Dr. Govorov, a member of NQPI, explained the basics of his theoretical work with chiral nanostructures, a new branch of nanotechnology that could have a profound and lasting impact on optical devices. Chirality, he explained, is the “handedness” of nanostructures when a nanostructure is non-superposable with its mirror image, not unlike left and right hands. A prominent example of a chiral object is the right-handed DNA strand.

The important biomolecules (proteins, DNA, sugars) are chiral by nature, and the stream of photons forming a beam of light can be manipulated into a chiral form as well. A microscopic beam of light can be chiral, he explained, if the electric field of the photons moves in a spiral pattern. When chiral light is passed through a solution containing chiral material, scientists can tell whether the structure of molecules in a solution (e.g. proteins) has a clockwise or counterclockwise nature to it by examining how the beam of light reacts with the solution containing chiral molecules.

This effect, however, can typically be seen with ultraviolet light. Seeing this effect with visible light would be easier and would open the door for new optical technologies.

Dr. Govorov proposed and modeled a system that does just that.
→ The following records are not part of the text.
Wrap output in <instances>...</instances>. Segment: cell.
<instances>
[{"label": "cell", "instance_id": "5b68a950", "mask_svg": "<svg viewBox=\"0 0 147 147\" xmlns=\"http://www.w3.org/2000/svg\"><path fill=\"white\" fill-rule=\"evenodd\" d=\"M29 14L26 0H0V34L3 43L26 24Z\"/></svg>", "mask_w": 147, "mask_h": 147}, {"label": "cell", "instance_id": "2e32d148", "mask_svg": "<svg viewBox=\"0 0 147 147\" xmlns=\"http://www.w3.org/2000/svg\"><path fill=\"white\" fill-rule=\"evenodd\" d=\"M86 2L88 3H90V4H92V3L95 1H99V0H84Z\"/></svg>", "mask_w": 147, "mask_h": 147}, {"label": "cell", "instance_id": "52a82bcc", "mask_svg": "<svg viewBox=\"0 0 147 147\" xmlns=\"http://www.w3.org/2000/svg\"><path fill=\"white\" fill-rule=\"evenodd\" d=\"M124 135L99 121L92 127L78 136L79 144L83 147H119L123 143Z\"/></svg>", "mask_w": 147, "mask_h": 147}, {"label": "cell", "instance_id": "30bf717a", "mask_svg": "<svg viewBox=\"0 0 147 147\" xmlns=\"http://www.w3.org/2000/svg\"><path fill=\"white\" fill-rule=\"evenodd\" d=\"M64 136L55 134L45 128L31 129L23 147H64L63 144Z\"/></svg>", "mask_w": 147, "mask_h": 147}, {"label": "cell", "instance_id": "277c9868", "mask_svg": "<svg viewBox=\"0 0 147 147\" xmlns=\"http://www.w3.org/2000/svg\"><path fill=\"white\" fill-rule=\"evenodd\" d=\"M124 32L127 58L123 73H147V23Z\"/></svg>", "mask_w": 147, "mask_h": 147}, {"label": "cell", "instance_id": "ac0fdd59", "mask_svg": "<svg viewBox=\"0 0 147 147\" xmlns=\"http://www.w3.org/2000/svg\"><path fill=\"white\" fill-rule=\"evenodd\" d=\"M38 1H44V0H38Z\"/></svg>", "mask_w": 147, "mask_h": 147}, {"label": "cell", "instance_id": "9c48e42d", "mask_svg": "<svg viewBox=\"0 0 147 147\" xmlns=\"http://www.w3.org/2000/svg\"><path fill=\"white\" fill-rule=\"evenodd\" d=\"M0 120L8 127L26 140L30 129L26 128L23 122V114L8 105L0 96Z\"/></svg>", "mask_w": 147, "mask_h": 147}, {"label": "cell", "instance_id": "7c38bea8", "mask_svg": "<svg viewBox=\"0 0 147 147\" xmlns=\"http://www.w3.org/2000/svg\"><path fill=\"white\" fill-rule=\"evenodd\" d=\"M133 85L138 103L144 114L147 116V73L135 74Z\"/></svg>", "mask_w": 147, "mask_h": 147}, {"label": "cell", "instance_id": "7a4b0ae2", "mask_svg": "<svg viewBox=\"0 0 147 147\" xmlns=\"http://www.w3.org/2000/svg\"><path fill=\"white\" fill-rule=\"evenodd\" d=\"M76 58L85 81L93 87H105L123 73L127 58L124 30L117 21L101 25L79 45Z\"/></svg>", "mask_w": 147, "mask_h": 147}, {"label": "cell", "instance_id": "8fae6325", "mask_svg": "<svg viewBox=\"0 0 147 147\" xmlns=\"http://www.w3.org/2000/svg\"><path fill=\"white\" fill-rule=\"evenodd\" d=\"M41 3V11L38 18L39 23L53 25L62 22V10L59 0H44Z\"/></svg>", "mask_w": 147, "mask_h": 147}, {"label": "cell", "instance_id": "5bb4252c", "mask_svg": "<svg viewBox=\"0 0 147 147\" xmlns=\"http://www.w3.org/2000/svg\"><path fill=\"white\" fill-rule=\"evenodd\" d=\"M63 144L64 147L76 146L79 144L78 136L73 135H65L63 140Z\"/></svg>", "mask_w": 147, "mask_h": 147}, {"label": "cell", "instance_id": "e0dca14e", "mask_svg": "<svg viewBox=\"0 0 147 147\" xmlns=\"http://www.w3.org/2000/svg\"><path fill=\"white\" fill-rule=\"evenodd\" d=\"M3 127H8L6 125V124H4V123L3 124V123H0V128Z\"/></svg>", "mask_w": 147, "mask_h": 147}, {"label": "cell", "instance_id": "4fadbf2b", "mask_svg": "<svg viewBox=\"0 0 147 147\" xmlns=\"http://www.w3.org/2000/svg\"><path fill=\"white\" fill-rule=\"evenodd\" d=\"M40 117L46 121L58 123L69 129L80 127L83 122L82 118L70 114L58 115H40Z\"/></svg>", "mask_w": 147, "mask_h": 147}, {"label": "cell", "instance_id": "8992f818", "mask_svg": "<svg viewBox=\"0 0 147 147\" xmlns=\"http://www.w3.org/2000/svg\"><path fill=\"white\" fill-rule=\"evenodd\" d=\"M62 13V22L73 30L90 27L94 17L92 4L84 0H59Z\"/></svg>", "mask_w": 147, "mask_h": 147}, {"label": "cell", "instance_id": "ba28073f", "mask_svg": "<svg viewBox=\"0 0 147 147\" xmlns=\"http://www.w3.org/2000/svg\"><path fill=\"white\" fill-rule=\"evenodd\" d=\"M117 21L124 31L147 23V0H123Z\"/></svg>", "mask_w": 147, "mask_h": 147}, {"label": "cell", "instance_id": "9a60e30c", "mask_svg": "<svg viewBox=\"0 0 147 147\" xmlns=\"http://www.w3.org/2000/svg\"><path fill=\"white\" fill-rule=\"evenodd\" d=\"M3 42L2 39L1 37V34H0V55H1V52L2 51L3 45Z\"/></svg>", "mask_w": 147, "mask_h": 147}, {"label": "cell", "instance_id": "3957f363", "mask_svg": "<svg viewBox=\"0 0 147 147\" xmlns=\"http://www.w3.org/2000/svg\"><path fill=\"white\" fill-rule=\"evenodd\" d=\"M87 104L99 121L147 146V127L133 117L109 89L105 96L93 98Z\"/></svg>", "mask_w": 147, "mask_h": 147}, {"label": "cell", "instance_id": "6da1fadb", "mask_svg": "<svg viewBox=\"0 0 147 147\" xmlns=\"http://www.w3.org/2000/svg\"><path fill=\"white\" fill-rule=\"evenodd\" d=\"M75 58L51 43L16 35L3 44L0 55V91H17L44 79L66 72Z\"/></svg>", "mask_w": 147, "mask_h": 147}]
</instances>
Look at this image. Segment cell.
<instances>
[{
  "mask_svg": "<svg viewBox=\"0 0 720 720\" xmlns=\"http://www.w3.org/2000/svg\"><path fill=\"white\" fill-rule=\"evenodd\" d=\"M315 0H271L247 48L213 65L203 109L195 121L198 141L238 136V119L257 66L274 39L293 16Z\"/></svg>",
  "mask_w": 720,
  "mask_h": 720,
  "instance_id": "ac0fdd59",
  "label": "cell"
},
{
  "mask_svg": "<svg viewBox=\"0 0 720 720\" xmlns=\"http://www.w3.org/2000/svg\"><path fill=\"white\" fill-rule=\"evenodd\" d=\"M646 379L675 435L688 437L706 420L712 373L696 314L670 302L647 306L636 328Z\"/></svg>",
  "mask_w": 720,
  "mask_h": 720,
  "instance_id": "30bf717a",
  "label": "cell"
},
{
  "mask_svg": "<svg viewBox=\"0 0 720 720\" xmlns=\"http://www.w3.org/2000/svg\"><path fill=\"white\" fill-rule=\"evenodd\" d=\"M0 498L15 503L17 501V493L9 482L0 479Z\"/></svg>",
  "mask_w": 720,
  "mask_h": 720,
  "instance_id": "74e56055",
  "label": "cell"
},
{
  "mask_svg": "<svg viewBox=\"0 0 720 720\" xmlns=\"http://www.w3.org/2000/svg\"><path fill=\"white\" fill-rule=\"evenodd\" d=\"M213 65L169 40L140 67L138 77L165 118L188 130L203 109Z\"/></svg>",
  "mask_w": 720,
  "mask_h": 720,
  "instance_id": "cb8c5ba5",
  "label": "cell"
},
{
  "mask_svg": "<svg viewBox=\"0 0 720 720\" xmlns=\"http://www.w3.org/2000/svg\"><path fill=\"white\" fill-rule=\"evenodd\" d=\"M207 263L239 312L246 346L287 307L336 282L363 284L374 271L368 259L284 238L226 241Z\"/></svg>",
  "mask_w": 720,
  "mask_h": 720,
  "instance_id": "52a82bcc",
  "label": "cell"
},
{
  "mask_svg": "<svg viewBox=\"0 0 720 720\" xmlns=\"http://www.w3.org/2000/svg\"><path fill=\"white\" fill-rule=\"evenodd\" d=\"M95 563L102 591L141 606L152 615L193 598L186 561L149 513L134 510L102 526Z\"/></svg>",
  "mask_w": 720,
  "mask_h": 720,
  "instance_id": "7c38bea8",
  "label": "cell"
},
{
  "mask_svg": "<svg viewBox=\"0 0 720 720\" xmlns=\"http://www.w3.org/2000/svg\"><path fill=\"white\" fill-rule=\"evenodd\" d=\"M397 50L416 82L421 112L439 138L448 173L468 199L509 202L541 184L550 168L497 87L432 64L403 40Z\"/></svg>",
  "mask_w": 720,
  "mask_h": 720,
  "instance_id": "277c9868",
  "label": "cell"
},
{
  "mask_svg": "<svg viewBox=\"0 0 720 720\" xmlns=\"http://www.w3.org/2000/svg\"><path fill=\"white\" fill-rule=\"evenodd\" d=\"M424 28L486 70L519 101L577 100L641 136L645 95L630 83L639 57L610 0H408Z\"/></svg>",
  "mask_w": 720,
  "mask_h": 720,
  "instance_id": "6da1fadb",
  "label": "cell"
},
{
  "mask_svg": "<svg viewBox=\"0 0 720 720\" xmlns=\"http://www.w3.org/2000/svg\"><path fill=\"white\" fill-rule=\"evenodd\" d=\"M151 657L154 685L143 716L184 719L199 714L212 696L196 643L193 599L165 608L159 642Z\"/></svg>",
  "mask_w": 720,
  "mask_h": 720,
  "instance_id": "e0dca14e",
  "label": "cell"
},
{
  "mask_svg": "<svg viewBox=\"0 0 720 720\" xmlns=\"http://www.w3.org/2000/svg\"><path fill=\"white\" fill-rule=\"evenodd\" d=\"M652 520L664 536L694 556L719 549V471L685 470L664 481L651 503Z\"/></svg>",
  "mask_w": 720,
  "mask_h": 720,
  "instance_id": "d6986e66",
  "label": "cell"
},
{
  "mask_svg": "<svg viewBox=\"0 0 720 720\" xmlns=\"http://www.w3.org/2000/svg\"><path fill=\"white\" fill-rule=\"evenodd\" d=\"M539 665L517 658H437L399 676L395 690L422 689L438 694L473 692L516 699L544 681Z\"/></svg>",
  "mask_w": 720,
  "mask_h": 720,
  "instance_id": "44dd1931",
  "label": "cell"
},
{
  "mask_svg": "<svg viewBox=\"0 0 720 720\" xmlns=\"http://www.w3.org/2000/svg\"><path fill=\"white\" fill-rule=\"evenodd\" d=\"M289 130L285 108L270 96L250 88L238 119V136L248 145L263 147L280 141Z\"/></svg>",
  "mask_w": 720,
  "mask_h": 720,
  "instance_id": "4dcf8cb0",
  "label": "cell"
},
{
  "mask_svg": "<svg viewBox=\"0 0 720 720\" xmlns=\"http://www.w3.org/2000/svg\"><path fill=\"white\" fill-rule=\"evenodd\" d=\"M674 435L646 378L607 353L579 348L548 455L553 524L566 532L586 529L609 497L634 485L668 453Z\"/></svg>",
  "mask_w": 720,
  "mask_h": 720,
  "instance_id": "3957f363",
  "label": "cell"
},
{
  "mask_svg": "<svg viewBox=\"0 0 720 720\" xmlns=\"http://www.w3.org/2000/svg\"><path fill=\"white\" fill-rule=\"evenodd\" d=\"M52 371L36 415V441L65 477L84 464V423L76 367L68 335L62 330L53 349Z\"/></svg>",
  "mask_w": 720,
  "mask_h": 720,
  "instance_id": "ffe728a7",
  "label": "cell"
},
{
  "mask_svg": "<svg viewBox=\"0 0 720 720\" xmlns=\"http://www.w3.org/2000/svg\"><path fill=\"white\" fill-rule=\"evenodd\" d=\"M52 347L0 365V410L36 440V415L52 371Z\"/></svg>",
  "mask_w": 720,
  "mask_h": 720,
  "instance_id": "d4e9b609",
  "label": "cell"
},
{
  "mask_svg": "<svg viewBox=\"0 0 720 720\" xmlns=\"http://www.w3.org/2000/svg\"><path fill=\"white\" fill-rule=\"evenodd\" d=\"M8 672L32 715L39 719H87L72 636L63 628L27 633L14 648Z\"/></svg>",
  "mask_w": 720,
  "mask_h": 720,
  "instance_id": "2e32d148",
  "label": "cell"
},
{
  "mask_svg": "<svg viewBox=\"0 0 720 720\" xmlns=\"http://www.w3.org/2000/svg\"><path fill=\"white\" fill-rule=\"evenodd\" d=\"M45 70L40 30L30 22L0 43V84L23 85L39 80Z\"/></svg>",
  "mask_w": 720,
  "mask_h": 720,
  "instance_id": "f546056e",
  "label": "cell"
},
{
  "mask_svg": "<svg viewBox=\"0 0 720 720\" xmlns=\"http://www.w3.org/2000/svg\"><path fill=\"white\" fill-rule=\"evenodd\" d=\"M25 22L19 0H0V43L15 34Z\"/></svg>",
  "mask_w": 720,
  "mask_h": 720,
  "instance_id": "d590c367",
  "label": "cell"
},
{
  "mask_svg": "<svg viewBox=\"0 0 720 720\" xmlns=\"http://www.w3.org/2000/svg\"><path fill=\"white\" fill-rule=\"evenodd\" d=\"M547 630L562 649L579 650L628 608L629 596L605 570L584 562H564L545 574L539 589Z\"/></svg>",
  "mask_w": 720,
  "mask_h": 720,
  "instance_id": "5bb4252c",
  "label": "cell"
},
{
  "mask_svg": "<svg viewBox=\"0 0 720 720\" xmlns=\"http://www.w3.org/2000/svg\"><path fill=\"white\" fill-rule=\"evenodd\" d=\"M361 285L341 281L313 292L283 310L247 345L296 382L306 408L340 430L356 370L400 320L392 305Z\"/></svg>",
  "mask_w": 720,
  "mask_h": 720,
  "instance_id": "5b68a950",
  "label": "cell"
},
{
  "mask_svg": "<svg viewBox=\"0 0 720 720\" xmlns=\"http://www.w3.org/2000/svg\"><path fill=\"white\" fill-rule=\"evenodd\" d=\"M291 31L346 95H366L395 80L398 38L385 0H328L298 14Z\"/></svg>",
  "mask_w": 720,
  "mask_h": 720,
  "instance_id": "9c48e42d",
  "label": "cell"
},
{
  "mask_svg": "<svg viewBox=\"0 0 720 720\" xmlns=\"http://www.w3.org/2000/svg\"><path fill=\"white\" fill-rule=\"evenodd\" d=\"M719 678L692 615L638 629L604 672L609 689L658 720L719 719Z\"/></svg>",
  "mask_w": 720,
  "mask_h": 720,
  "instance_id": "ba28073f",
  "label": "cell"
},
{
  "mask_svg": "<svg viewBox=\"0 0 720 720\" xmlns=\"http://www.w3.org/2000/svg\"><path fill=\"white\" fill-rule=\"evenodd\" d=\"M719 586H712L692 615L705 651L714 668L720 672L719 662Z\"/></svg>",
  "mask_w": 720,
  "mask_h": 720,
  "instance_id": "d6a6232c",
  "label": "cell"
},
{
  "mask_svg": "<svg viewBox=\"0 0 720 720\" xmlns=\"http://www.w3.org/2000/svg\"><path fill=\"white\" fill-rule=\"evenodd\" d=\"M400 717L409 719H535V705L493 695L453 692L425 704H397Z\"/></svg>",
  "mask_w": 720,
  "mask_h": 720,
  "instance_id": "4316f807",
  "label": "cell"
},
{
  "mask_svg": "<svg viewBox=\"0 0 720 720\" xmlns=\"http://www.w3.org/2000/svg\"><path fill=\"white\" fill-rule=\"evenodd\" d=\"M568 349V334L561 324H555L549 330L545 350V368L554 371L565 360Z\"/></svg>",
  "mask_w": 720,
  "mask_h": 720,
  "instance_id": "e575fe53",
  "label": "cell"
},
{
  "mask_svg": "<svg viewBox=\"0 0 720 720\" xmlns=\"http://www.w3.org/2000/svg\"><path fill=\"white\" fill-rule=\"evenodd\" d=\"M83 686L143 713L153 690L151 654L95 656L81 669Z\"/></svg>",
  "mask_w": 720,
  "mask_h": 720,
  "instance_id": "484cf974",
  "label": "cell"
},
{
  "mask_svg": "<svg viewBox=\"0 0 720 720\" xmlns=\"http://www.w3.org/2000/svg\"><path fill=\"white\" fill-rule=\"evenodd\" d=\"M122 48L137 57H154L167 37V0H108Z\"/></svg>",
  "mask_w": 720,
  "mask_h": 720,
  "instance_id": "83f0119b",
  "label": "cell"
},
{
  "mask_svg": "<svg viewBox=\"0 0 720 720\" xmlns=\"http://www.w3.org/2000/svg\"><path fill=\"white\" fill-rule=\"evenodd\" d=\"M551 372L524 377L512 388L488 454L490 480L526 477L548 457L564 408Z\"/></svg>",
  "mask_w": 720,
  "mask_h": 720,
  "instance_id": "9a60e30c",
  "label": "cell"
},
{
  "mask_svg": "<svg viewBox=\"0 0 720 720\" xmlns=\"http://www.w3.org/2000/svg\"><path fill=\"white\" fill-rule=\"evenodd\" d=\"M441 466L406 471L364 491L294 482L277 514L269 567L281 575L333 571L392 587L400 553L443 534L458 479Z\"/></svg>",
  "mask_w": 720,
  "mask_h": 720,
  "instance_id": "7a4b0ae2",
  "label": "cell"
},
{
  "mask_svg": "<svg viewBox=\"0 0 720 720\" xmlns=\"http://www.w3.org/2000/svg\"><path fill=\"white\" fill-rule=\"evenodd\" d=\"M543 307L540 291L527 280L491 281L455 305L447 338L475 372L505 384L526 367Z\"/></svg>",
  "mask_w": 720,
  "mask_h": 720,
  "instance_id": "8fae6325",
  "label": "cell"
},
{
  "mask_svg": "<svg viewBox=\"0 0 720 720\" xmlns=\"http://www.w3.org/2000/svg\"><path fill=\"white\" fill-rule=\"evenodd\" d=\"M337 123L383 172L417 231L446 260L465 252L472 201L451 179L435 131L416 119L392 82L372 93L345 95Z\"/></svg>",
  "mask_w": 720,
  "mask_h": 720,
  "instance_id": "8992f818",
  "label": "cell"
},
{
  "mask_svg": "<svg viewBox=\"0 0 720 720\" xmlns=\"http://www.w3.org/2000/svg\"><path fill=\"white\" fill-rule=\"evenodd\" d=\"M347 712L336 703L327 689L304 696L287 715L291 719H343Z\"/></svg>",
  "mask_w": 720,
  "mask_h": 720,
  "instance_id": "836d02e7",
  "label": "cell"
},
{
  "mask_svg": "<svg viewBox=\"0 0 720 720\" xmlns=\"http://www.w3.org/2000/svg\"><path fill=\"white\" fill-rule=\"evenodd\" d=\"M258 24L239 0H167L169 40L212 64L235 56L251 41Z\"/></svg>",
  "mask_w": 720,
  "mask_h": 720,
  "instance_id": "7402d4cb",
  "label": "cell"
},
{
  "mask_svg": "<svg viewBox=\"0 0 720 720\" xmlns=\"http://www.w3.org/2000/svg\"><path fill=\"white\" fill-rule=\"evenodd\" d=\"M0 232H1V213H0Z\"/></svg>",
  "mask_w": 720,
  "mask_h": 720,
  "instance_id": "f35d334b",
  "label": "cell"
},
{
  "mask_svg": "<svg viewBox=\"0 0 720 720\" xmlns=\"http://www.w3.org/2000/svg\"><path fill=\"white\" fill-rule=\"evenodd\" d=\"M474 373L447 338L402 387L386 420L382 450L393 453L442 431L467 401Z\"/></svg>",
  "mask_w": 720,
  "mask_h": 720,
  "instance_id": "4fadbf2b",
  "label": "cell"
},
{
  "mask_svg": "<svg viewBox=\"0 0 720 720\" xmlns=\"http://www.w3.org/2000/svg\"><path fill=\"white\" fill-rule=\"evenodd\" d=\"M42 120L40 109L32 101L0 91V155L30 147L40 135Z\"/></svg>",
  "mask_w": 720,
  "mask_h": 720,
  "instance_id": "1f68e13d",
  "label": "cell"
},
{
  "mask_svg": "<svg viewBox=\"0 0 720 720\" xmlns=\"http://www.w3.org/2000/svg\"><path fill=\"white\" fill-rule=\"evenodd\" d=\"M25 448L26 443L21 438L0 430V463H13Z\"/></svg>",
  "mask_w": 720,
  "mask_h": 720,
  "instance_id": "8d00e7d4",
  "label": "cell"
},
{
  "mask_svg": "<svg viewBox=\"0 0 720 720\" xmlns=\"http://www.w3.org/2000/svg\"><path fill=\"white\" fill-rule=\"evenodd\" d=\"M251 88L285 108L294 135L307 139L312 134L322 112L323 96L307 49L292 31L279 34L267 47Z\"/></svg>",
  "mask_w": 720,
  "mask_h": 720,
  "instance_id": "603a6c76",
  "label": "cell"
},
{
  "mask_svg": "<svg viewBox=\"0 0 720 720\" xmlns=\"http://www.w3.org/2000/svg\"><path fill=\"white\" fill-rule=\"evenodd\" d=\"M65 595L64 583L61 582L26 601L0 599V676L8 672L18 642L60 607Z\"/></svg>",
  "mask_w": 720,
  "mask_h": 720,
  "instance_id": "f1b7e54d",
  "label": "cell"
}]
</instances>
His proposal uses a gold nanocrystal, a giant (in molecular terms) cluster of gold atoms, and attaches it to a chiral protein. After putting the nanostructure into a solution, scientists would pass visible chiral light through the liquid. Govorov predicts the chiral light would change, making it easy for scientists to tell exactly which chiral proteins were in the solution. This effect has recently been confirmed experimentally by a group at Air Force Research Labs in Dayton and should have important ramifications on cutting-edge optical sensors and other nanotechnology.

Dr. Govorov obtained his Ph.D from the Institute of Semiconductor Physics at Akademgorodok in Russia and has been at Ohio University since 2001, when he moved to Athens as a visiting professor.

The New Professor Lecture Series has highlighted the research and creative work of each new professor in the College of Arts and Sciences for five years. Lectures are held on Wednesdays at 4 p.m., and video recordings of each lecture will be posted to Ohio University's Web site.